> _Given exercise_:
From the court opinion below, copy out the stretch from "As to redressability, because" through "must be dismissed." word for word.

> _Reading text_:
As to redressability, because defendants have no control over the Claims Commission's practices, they “have no powers to redress the injuries alleged,” that is, no power to correct the Claims Commission's purported practice of favoring in-state contractor claimants. Okpalobi, 244 F.3d at 427. Thus, it is totally speculative whether the only relief requested in the complaint—an injunction preventing the defendants from accepting federal highway aid—would have any effect on the practices of the Claims Commission, a separate Arkansas government entity. Mere speculation is insufficient to satisfy this element of standing. See id. at 426–27. For these reasons, Duit's equal protection claim is not within the district court's Article III jurisdiction and must be dismissed.
II.
Though Duit's brief argued at length that the district court erred in dismissing its FAHA and due process claims, it did not cross appeal those rulings, nor did it urge us to decide those issues at this time. “Under [the Supreme Court's] unwritten but longstanding [cross-appeal] rule, an appellate court may not alter a judgment to benefit a nonappealing party.” Greenlaw v. United States, 554 U.S. 237, 244–45, 128 S.Ct. 2559, 171 L.Ed.2d 399 (2008). We consider this cross-appeal requirement “non-jurisdictional.” Therefore, we may consider additional issues if our ruling on appeal requires a new trial and “injustice would result” by limiting the trial to certain issues. Gross v. FBL Fin. Servs., Inc., 588 F.3d 614, 621 (8th Cir.2009). But here, the issues not raised in defendants' interlocutory appeal were the district court's dismissal of other claims, which can be revisited on remand and appealed when a final order is entered. In these circumstances, the “firmly entrenched” cross-appeal rule clearly trumps “the natural temptation to dispose of the related questions of jurisdiction and exhaustion at one blow.” El Paso Natural Gas Co. v. Neztsosie, 526 U.S. 473, 479–80, 119 S.Ct. 1430, 143 L.Ed.2d 635 (1999). However, on remand, if the case proceeds as to Duit's FAHA and due process claims, the district court should address whether Duit has Article III standing to assert those claims, and whether the Ex parte Young exception applies to the claims against these defendants, before entering a final order.

> _Data segment_:
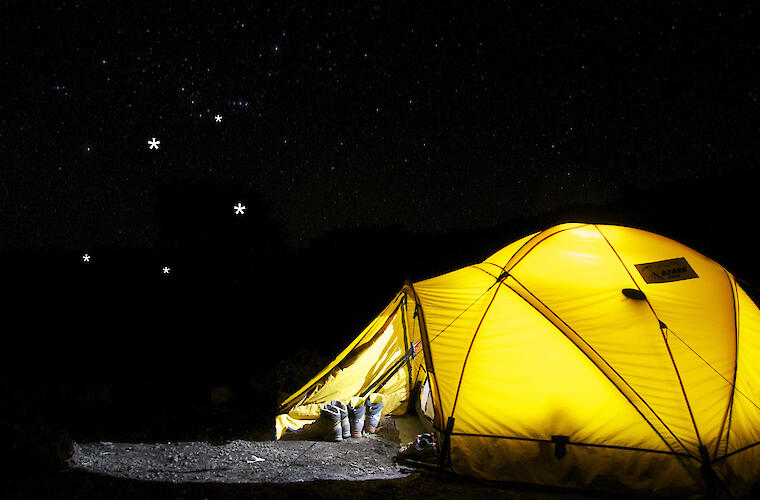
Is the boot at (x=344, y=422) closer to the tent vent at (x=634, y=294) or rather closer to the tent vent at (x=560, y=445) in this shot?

> _Written reply_:
As to redressability, because defendants have no control over the Claims Commission's practices, they “have no powers to redress the injuries alleged,” that is, no power to correct the Claims Commission's purported practice of favoring in-state contractor claimants. Okpalobi, 244 F.3d at 427. Thus, it is totally speculative whether the only relief requested in the complaint—an injunction preventing the defendants from accepting federal highway aid—would have any effect on the practices of the Claims Commission, a separate Arkansas government entity. Mere speculation is insufficient to satisfy this element of standing. See id. at 426–27. For these reasons, Duit's equal protection claim is not within the district court's Article III jurisdiction and must be dismissed.